Saved data entries
= Beginning of Section =

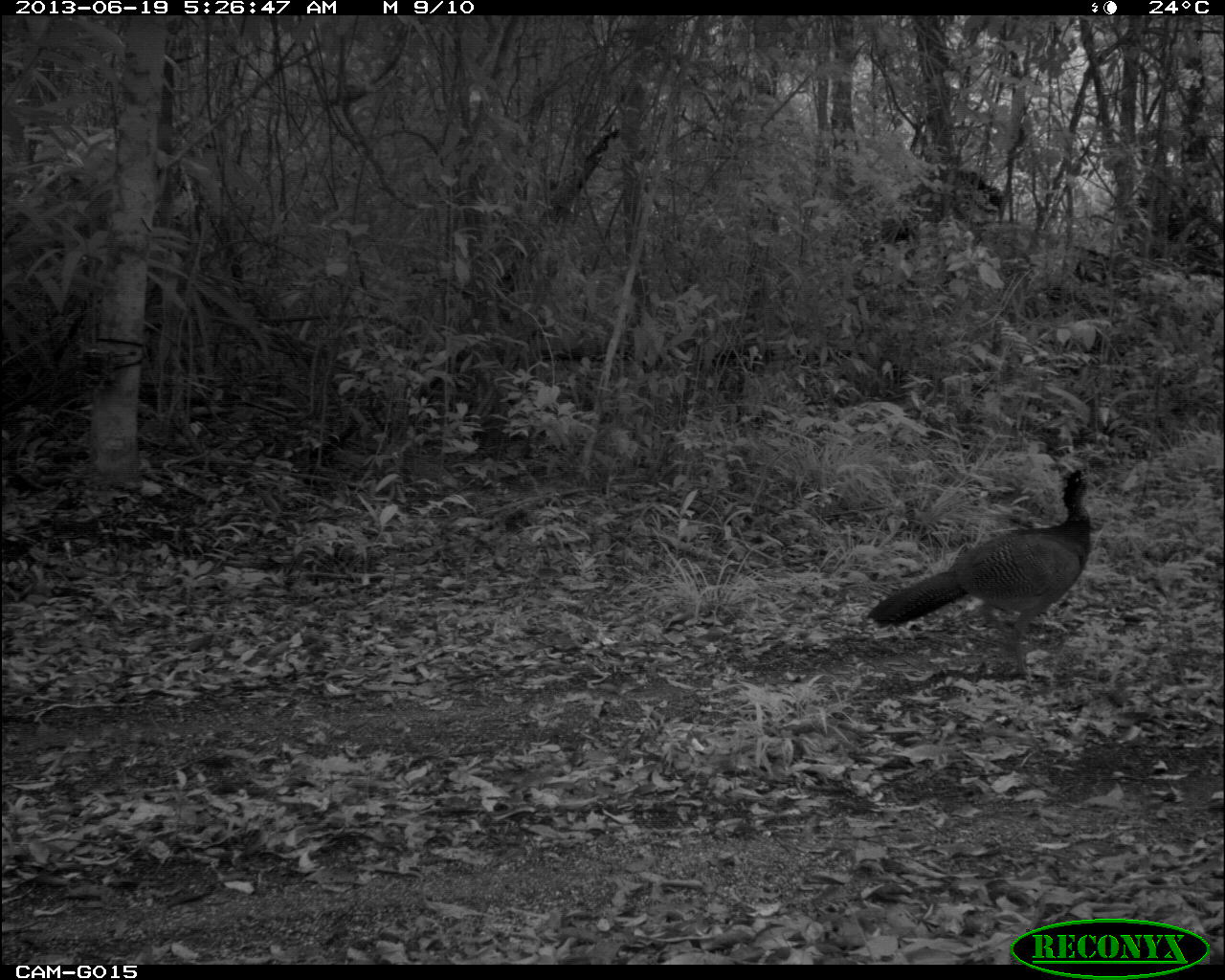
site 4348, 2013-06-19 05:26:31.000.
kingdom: Animalia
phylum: Chordata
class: Aves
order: Galliformes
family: Cracidae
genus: Crax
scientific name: Crax rubra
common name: great curassow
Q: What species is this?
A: Crax rubra (great curassow).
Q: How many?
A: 1.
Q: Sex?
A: Female.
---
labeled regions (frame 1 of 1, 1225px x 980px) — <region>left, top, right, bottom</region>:
crax rubra: <region>862, 466, 1110, 680</region>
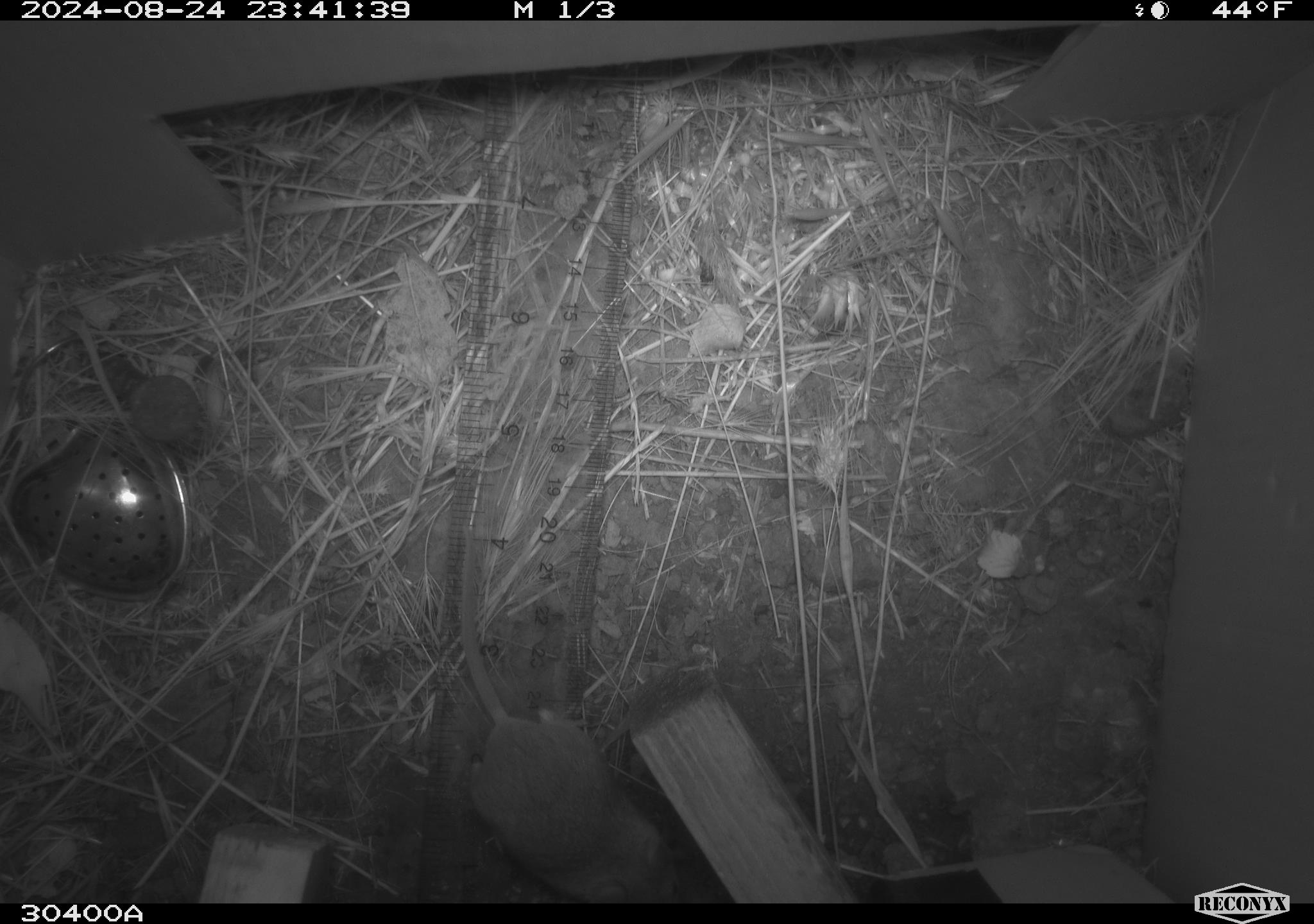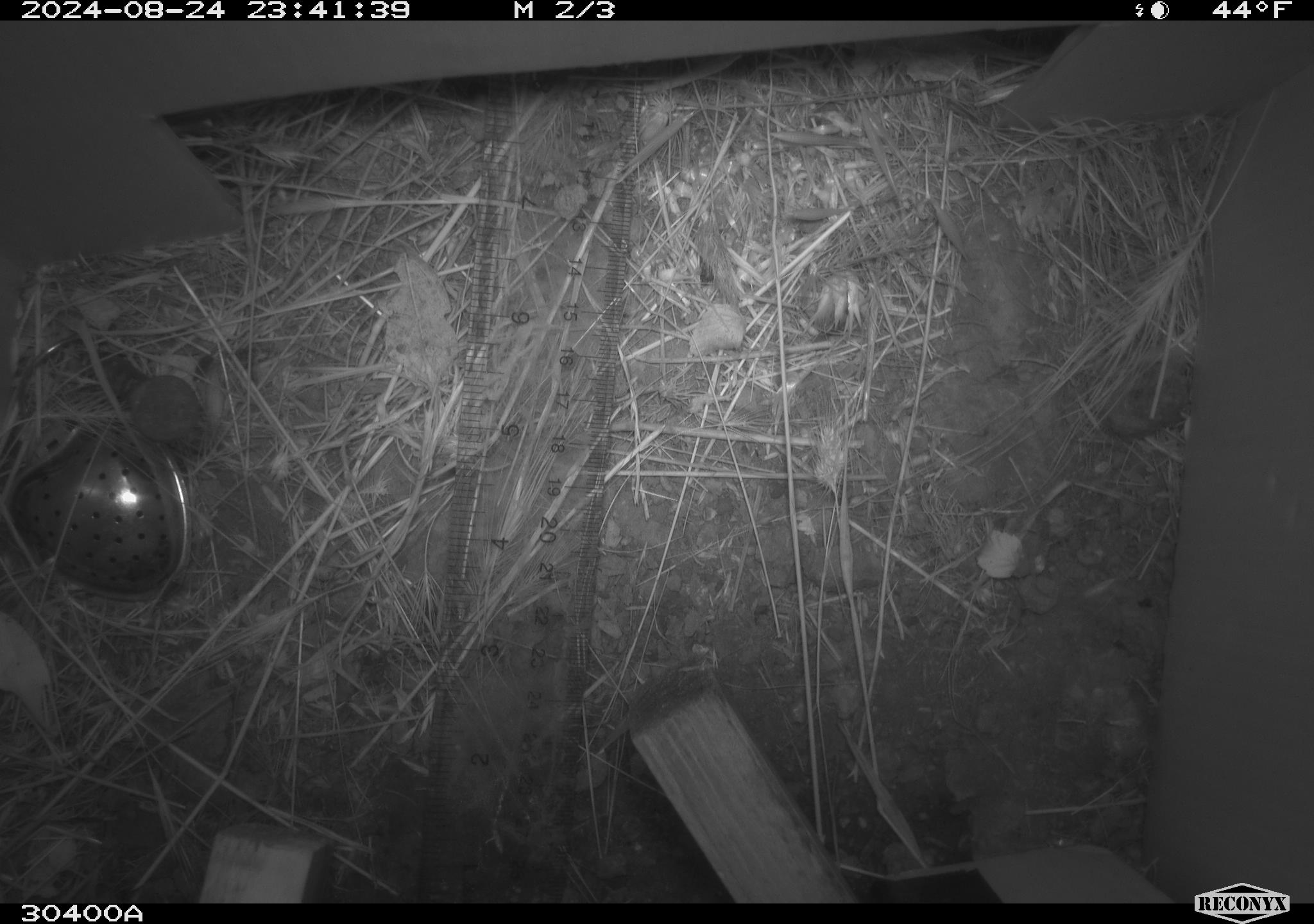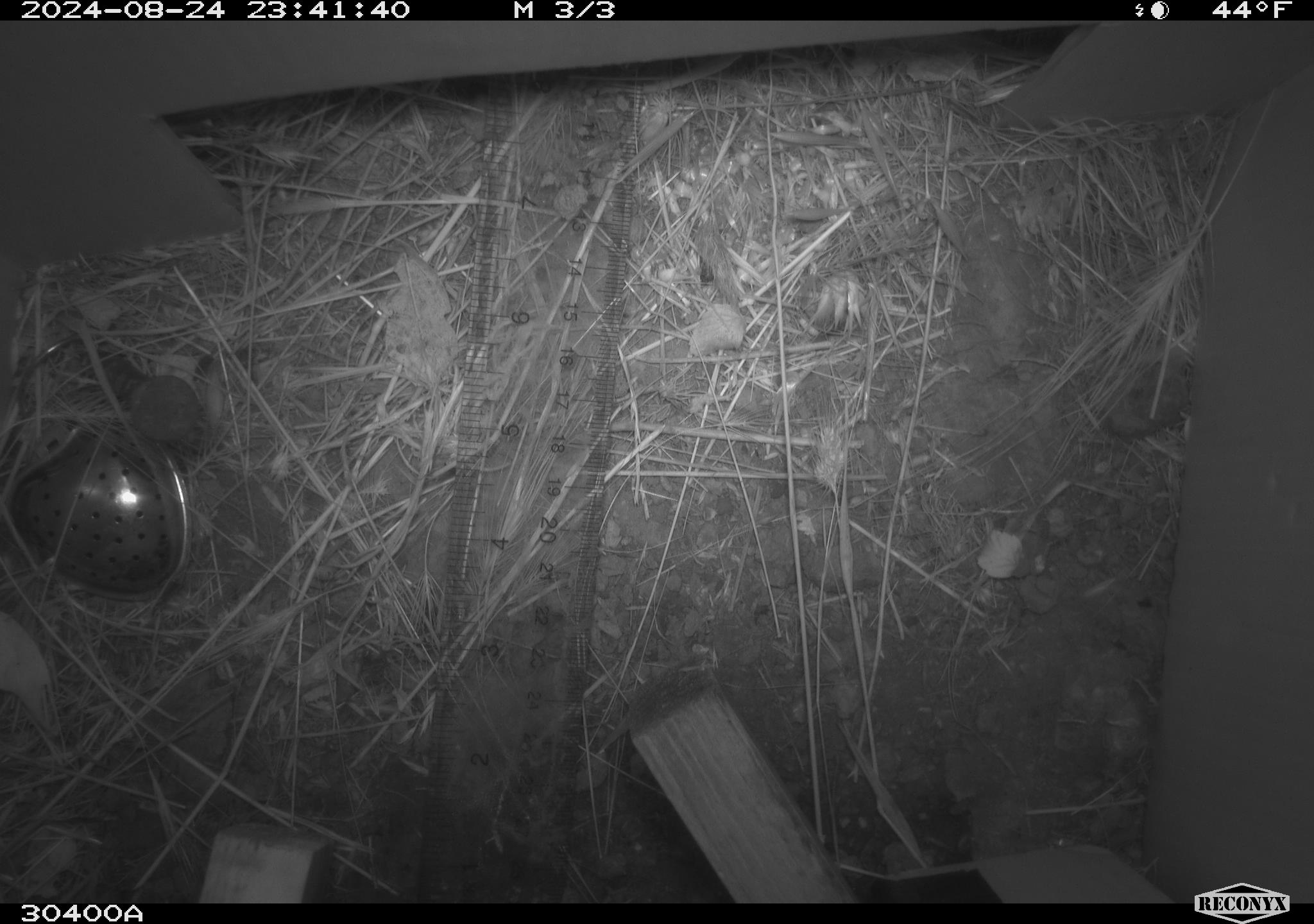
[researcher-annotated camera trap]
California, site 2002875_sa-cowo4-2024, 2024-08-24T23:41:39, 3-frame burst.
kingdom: Animalia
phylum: Chordata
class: Mammalia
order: Rodentia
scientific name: Rodentia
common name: rodent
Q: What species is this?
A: Rodent (Rodentia).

= End of Section =

## WORK TO BE COMPLETED
This task calls for an exact reproduction of the lines that start at the one containing "scientific name: Rodentia" and continue to the end of the entries above.

## EXERCISE OUTPUT
scientific name: Rodentia
common name: rodent
Q: What species is this?
A: Rodent (Rodentia).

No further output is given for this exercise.